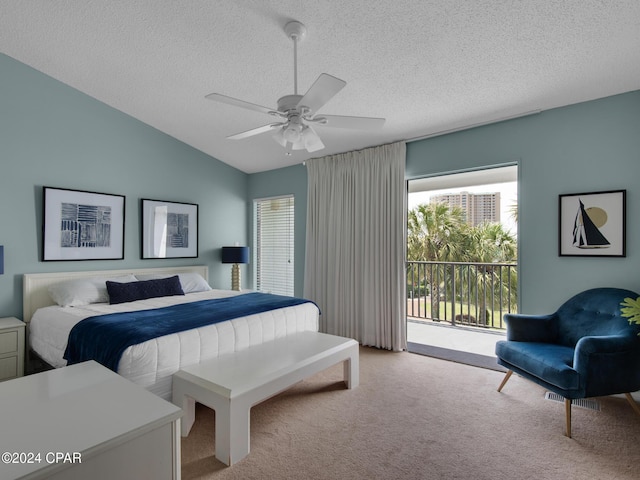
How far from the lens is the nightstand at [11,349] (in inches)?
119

====

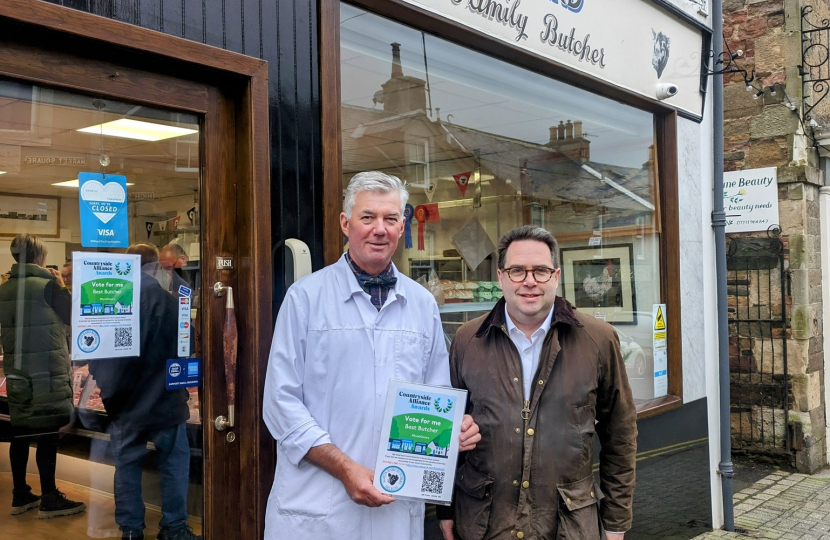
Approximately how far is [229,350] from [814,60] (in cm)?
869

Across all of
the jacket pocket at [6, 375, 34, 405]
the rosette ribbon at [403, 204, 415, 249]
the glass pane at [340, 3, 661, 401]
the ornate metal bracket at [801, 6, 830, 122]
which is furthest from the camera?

====

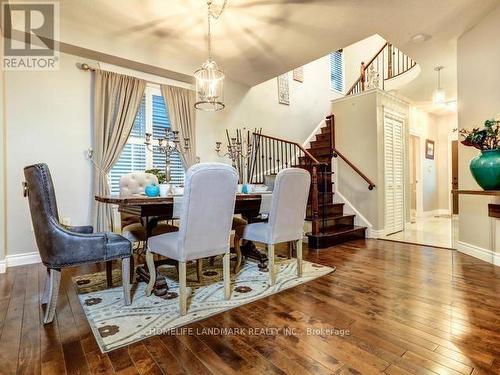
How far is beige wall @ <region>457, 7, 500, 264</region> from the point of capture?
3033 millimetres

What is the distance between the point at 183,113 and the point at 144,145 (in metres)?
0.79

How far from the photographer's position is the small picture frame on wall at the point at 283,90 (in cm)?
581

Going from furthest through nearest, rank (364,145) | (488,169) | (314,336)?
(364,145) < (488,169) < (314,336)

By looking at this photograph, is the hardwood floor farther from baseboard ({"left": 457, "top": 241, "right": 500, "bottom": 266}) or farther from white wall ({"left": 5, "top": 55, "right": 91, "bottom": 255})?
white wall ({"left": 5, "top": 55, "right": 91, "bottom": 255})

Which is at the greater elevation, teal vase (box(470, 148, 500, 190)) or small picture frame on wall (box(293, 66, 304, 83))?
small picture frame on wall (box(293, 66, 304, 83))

====

● **THE REQUEST**: Please retype the lines of the items starting at the line containing "Across all of" and ending at the line containing "which is furthest from the camera?", with both of those lines included.

● **RESULT OF THIS EXERCISE**:
Across all of
the jacket pocket at [6, 375, 34, 405]
the rosette ribbon at [403, 204, 415, 249]
the glass pane at [340, 3, 661, 401]
the ornate metal bracket at [801, 6, 830, 122]
which is furthest from the camera?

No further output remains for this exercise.